Segment Start: Data to use

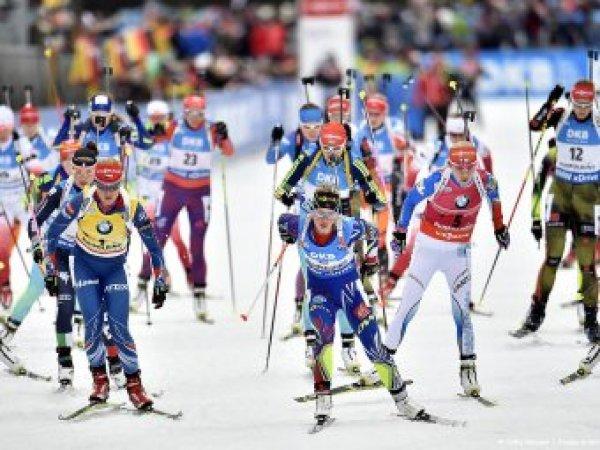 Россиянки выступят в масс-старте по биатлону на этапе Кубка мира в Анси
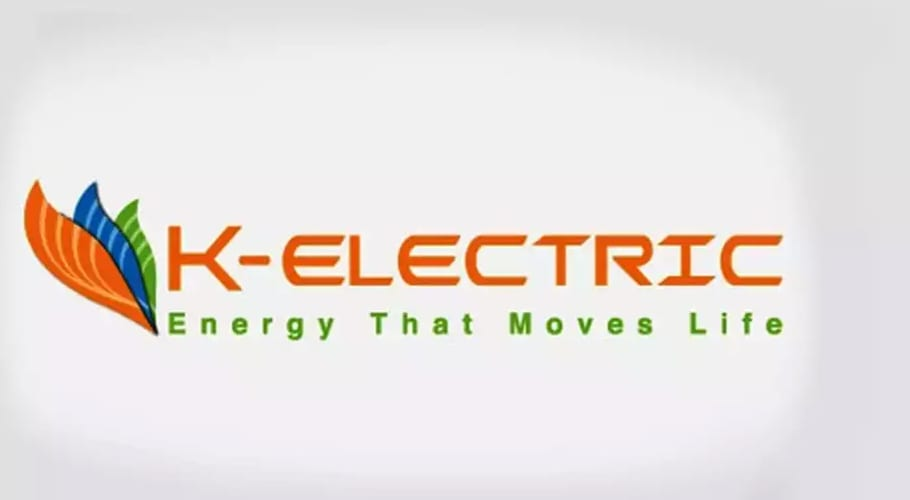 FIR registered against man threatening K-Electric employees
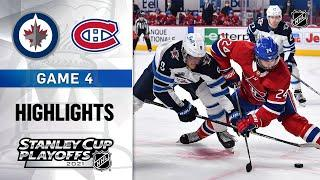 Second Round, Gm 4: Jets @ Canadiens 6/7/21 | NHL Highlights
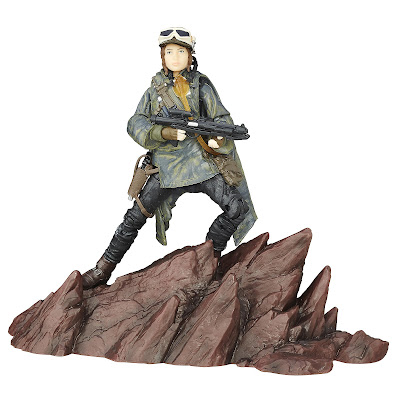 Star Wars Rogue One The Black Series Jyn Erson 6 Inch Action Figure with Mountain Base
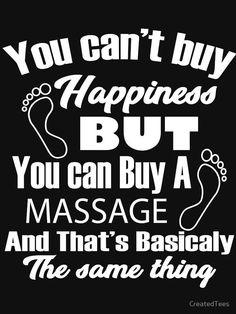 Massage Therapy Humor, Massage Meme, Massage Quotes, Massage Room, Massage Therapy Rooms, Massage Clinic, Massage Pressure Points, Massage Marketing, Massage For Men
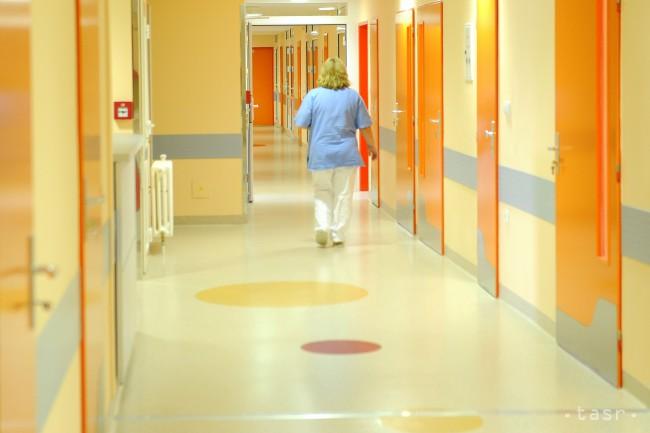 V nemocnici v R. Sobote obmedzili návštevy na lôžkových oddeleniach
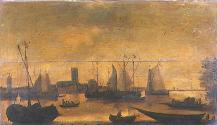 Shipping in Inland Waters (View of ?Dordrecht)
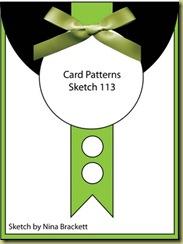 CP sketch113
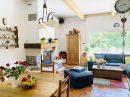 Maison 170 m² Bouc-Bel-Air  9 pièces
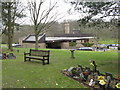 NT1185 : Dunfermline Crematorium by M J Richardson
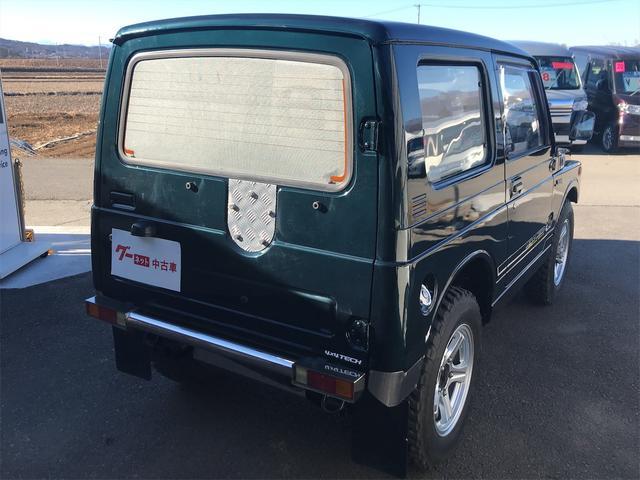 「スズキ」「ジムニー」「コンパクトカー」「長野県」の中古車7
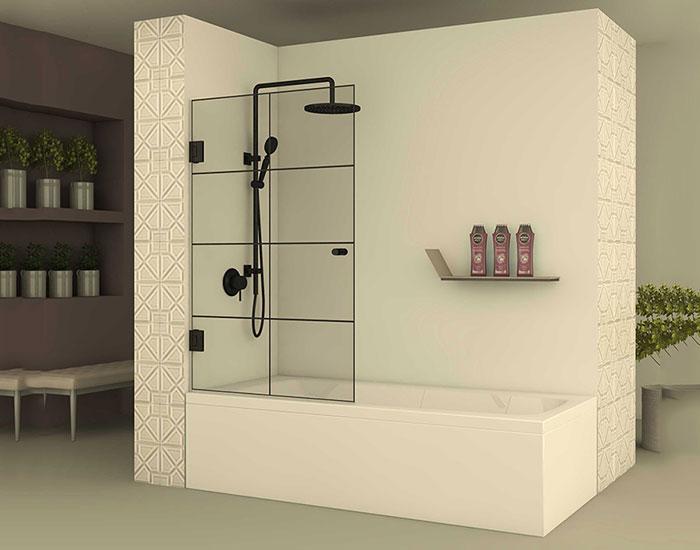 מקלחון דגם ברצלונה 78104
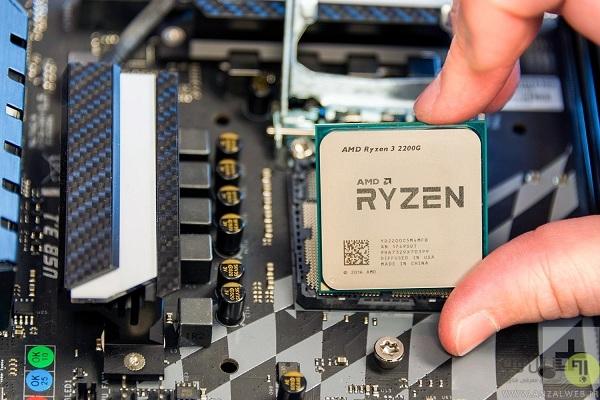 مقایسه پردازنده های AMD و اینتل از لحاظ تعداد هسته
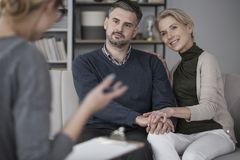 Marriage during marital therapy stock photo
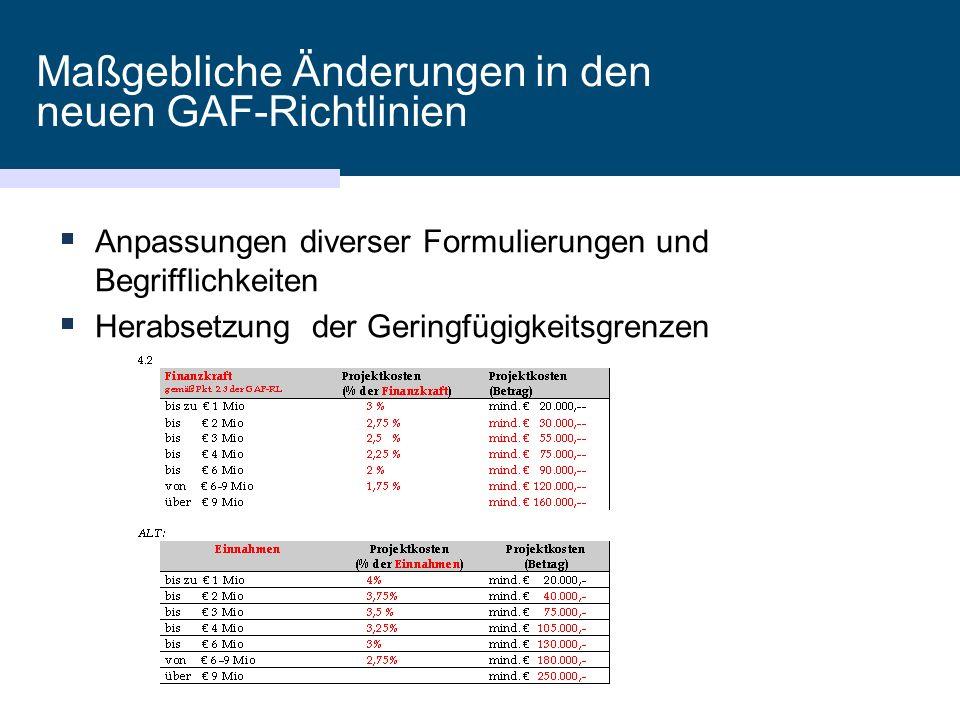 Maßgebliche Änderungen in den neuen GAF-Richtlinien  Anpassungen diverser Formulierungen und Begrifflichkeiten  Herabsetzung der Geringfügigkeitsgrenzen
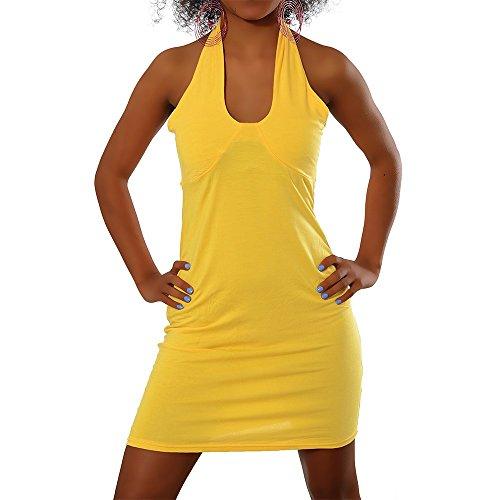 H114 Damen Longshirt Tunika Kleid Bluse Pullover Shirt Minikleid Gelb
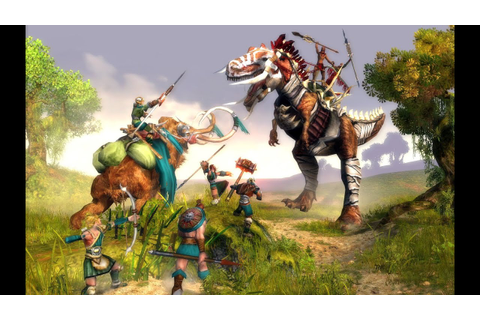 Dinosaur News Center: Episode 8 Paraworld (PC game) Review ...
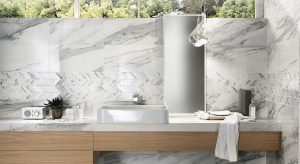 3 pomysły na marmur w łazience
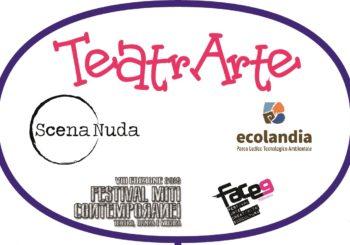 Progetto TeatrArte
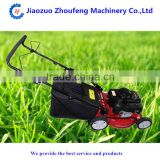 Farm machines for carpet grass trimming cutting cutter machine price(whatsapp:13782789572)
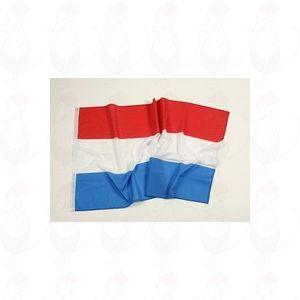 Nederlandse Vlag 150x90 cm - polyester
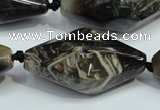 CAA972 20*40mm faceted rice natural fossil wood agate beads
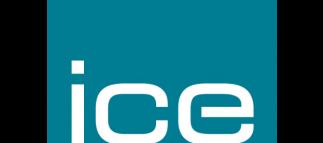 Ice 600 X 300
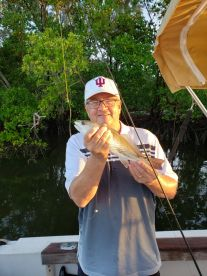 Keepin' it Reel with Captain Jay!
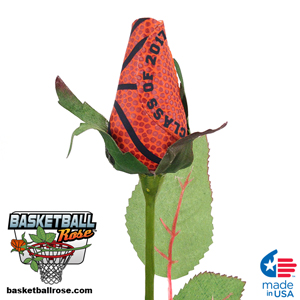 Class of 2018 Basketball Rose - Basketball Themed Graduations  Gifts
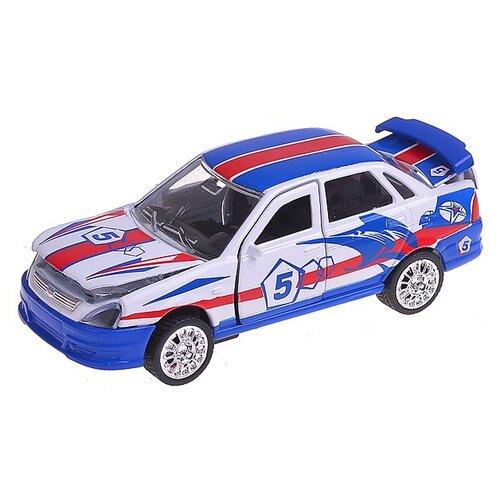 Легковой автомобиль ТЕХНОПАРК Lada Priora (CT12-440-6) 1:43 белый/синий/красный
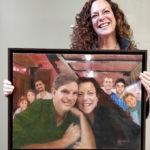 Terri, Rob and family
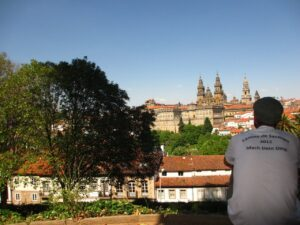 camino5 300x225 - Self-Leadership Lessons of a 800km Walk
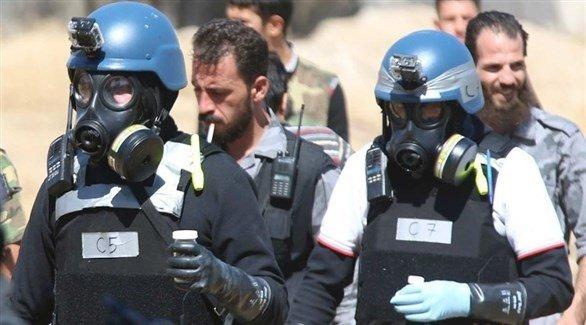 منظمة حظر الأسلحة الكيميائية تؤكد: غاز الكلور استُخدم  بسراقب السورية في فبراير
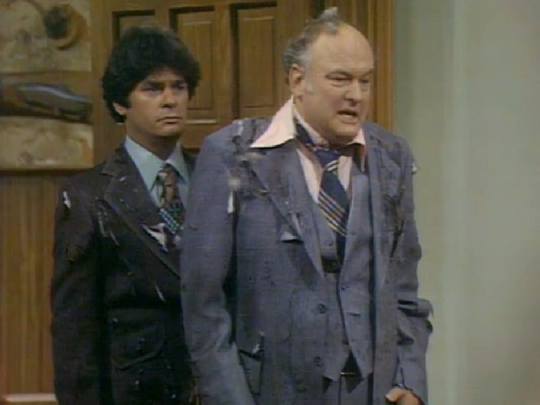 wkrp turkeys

Segment End: Data to use

» What you have to do: Repeat each record verbatim, pictures excluded.

» Expected output:
 Россиянки выступят в масс-старте по биатлону на этапе Кубка мира в Анси
 FIR registered against man threatening K-Electric employees
 Second Round, Gm 4: Jets @ Canadiens 6/7/21 | NHL Highlights
 Star Wars Rogue One The Black Series Jyn Erson 6 Inch Action Figure with Mountain Base
 Massage Therapy Humor, Massage Meme, Massage Quotes, Massage Room, Massage Therapy Rooms, Massage Clinic, Massage Pressure Points, Massage Marketing, Massage For Men
 V nemocnici v R. Sobote obmedzili návštevy na lôžkových oddeleniach
 Shipping in Inland Waters (View of ?Dordrecht)
 CP sketch113
 Maison 170 m² Bouc-Bel-Air  9 pièces
 NT1185 : Dunfermline Crematorium by M J Richardson
 「スズキ」「ジムニー」「コンパクトカー」「長野県」の中古車7
 מקלחון דגם ברצלונה 78104
 مقایسه پردازنده های AMD و اینتل از لحاظ تعداد هسته
 Marriage during marital therapy stock photo
 Maßgebliche Änderungen in den neuen GAF-Richtlinien  Anpassungen diverser Formulierungen und Begrifflichkeiten  Herabsetzung der Geringfügigkeitsgrenzen
 H114 Damen Longshirt Tunika Kleid Bluse Pullover Shirt Minikleid Gelb
 Dinosaur News Center: Episode 8 Paraworld (PC game) Review ...
 3 pomysły na marmur w łazience
 Progetto TeatrArte
 Farm machines for carpet grass trimming cutting cutter machine price(whatsapp:13782789572)
 Nederlandse Vlag 150x90 cm - polyester
 CAA972 20*40mm faceted rice natural fossil wood agate beads
 Ice 600 X 300
 Keepin' it Reel with Captain Jay!
 Class of 2018 Basketball Rose - Basketball Themed Graduations  Gifts
 Легковой автомобиль ТЕХНОПАРК Lada Priora (CT12-440-6) 1:43 белый/синий/красный
 Terri, Rob and family
 camino5 300x225 - Self-Leadership Lessons of a 800km Walk
 منظمة حظر الأسلحة الكيميائية تؤكد: غاز الكلور استُخدم  بسراقب السورية في فبراير
 wkrp turkeys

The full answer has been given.